The following JSON format is used:

Field name

Data type

Description

Field name

Data type

Description

locationId

string

Location ID

nodeId

string

Node ID

model

string

Node model string

firmwareVersion

string

Firmware version string

pid

string

Process ID of the crashed process

name

string

Name of the crashed process

reason

string

Crash reason description

timestamp

number (long)

Timestamp of the crash – milliseconds since epoch

Note: This is not timestamp of MQTT crash report.
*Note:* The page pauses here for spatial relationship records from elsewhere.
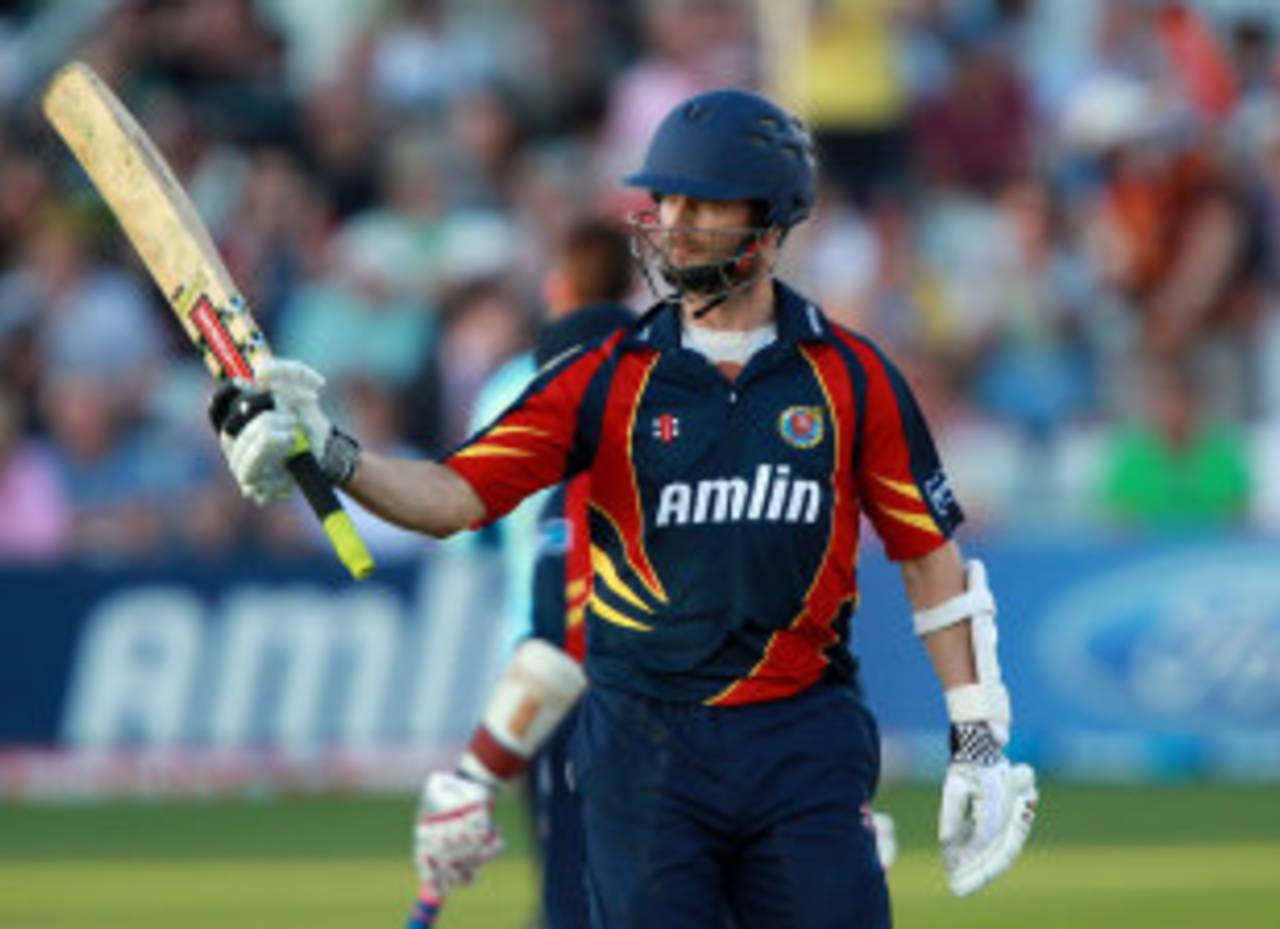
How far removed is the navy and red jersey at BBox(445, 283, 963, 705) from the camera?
6.25 metres

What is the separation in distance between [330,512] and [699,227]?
1.04 m

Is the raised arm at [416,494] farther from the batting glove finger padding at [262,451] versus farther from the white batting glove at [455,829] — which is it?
the white batting glove at [455,829]

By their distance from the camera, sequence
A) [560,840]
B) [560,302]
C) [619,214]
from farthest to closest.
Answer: [619,214], [560,302], [560,840]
This is timestamp of the moment of the crash

backtrace

string 

Backtrace string

Example of a JSON MQTT crash report:

{ "nodeId": "4C70XXXXXX", "locationId": "5ff4c749d2a88f37ccXXXXXX", "model": "DAKOTA", "firmwareVersion": "2.4.0-0-ga0b87f-development", "reason": "SIG 11 (Segmentation fault)", "timestamp": 1613075969937, "pid": "1557", "name": "sm", "backtrace": " 0 > 0xb6d818cc: backtrace /usr/opensync/lib/libopensync.so\\n 1 > 0xb6d81968: (null) /usr/opensync/lib/libopensync.so\\n 2 > 0xb6d81b80: sig_crash_report /usr/opensync/lib/libopensync.so\\n 3 > 0xb6d81c0c: (null) /usr/opensync/lib/libopensync.so\\n 4 > 0xb68dd4dc: __default_sa_restorer /lib/libc.so.1 \\n" }

Requirements

At the time of crash, if the target uses BTRACE_FILE_LOG (report to file, logs and controller) option and CONFIG_DM_OSYNC_CRASH_REPORTS is enabled in Kconfig, the flow is:

  1. In the signal handler, write a crash report to a temporary file (or a set of files) under a dedicated directory under /tmp/, for instance /tmp/osync_crash_reports/.

  2. DM monitors the contents of that temporary directory.

  3. When DM detects a new crash report, it sends the report (via MQTT) to the controller and deletes the entry for that crash report in the temporary directory. 

Stripping backtraces: The most important function is usually the function immediately following the __default_sa_restorer, and the following 1 to 3 functions. Backtraces in this short reports should be stripped from both directions (omit lines up to __default_sa_restorer, and include only the first few (the suggestion is 3, but up to 5) lines that carry most of the information.